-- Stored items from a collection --
---

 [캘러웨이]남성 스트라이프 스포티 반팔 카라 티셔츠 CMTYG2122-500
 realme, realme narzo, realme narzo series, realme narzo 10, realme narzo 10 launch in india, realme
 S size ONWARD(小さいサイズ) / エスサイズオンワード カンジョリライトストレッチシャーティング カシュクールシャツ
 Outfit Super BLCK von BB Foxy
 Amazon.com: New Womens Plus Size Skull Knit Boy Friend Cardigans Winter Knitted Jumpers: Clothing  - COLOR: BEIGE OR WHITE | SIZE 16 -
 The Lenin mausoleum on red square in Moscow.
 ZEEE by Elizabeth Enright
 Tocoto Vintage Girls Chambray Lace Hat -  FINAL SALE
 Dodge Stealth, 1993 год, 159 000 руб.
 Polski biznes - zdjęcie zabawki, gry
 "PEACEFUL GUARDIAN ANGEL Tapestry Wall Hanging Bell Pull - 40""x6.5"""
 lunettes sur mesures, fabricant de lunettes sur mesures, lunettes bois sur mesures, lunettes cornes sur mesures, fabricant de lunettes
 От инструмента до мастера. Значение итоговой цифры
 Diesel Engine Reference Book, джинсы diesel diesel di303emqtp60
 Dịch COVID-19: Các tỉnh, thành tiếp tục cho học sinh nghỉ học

---

-- ABOUT THIS EXERCISE --
Give the records again, exactly as they appear.

-- WRITTEN RESPONSE --
 [캘러웨이]남성 스트라이프 스포티 반팔 카라 티셔츠 CMTYG2122-500
 realme, realme narzo, realme narzo series, realme narzo 10, realme narzo 10 launch in india, realme
 S size ONWARD(小さいサイズ) / エスサイズオンワード カンジョリライトストレッチシャーティング カシュクールシャツ
 Outfit Super BLCK von BB Foxy
 Amazon.com: New Womens Plus Size Skull Knit Boy Friend Cardigans Winter Knitted Jumpers: Clothing  - COLOR: BEIGE OR WHITE | SIZE 16 -
 The Lenin mausoleum on red square in Moscow.
 ZEEE by Elizabeth Enright
 Tocoto Vintage Girls Chambray Lace Hat -  FINAL SALE
 Dodge Stealth, 1993 год, 159 000 руб.
 Polski biznes - zdjęcie zabawki, gry
 "PEACEFUL GUARDIAN ANGEL Tapestry Wall Hanging Bell Pull - 40""x6.5"""
 lunettes sur mesures, fabricant de lunettes sur mesures, lunettes bois sur mesures, lunettes cornes sur mesures, fabricant de lunettes
 От инструмента до мастера. Значение итоговой цифры
 Diesel Engine Reference Book, джинсы diesel diesel di303emqtp60
 Dịch COVID-19: Các tỉnh, thành tiếp tục cho học sinh nghỉ học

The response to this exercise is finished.